In the initial years, the primary activity of the Institute’s engineers was the restoration of the oil shale industry, which had been damaged in the war. Their role was more to oversee construction supervision rather than project design in restoring mines and oil factories. Union-wide project design institutes nevertheless assumed the leading role in designing the projects for large, important new objects in the oil shale basin – mines, quarries, oil factories, electric power stations, workers’ settlements, the Kohtla-Järve gasworks, the Leningrad gas pipeline, and other such objects. The Eesti Tööstusprojekt institute for designing the projects for industrial buildings was formed out of the hitherto existing TUPI project design department according to a directive issued by the ESSR National Economy Council in 1958. A total of 680 people were on the Institute’s payroll by 1960. The institution had grown to become a large project design organisation on the scale of Estonia. It worked on designing projects for widely varied industrial complexes in Estonia, and from time to time outside of Estonia as well. It based its work on technology and equipment that had been worked out in Russia. In addition to various facilities, Tööstusprojekt also designed numerous public buildings starting from the 1960s.
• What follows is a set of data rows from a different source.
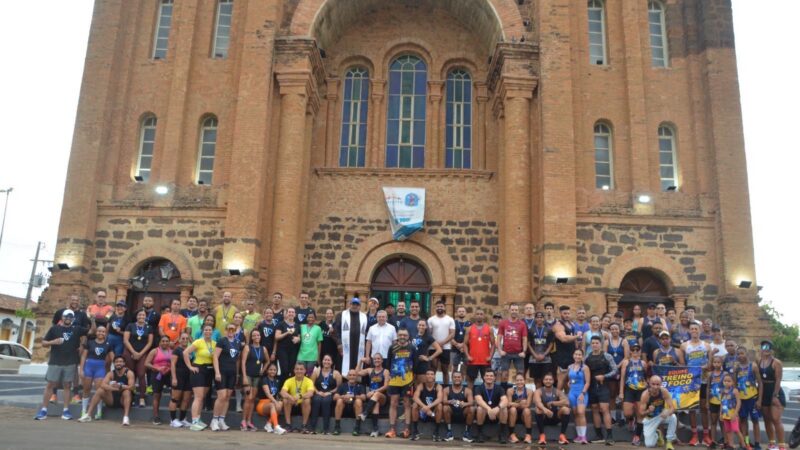 Corrida da Padroeira une fé e esporte em celebração aos 190 anos da Paróquia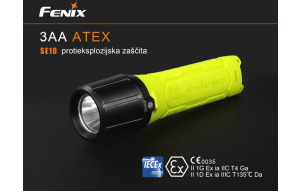 Slika izdelka: Fenix SE10 ATEX
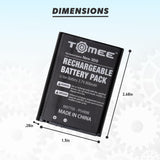 Tomee Rechargeable Battery Pack for the Nintendo NEW 3DS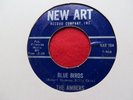 THE AMBERS   BLUE BIRDS - U.S NEW ART - NORTHERN SOUL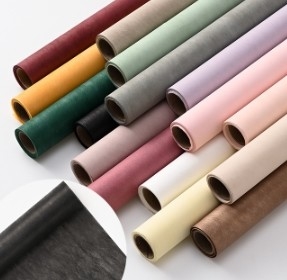 購入 57*57cm ミルクと綿で覆われた花屋の包装用紙 花の包装に最適 online manufacture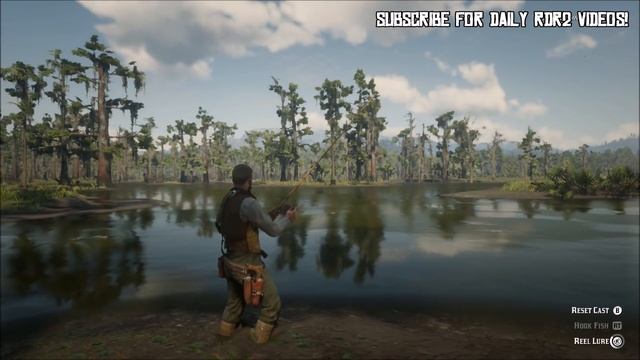 Red Dead Redemption : Fishing Guide! - How To Catch LEGENDARY Fish EASY! (RDR2) смотреть онлайн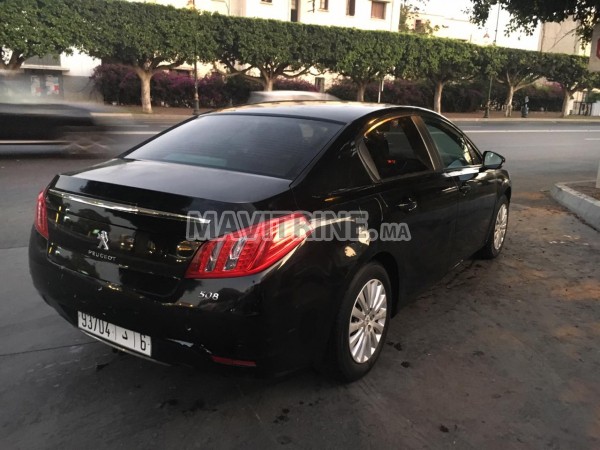 Peugeot 508 essence 9cv -2012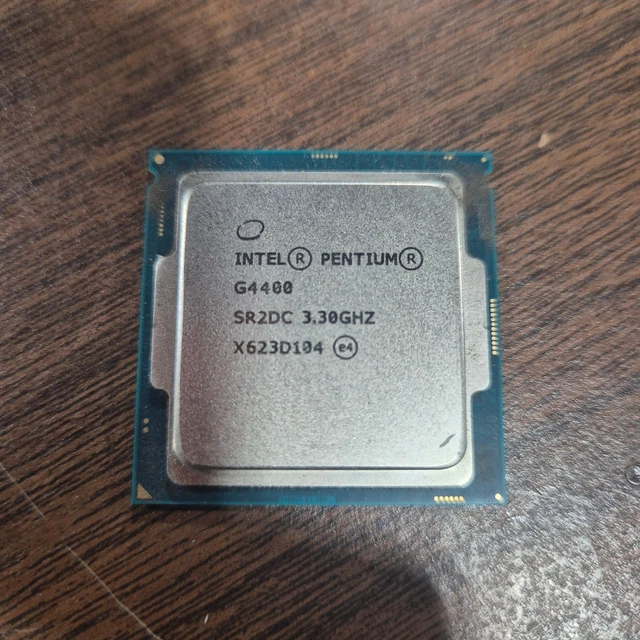 Intel Pentium G4400 3.3ghz Dual-core Processor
After the mid-1950s, when the number of its employees grew rapidly, the relative proportion of architects and engineers who had graduated from Tallinn’s Polytechnical Institute (TPI), which was the primary seedbed for the Institute’s employees, increased to the same degree. Starting from the latter half of the 1950s, architects educated at the Estonian State Institute of Art started being hired in addition to TPI graduates. Interior architects started joining the Institute in 1963.

In the 1950s, architects and engineers who had newly graduated from TPI started playing an ever-increasing role in project design, construction, and management of industry. It is precisely that generation of architects and engineers, who started working in the 1950s, which shaped Tööstusprojekt as it grew from a small project design institute into a large project design organisation that planned industries and industrial complexes throughout Estonia. That same generation carried out the industrialisation and standardisation of construction that characterised the entire subsequent Soviet period. That generation increased the volumes of construction activity to an unprecedentedly large scale. That generation also remained in the leading position in project design and managing the industries of the Estonian SSR until the 1980s, when the negative aspects of stagnation, the wasting of natural resources, and technical backwardness caused by the planned economy emerged to an ever-greater extent.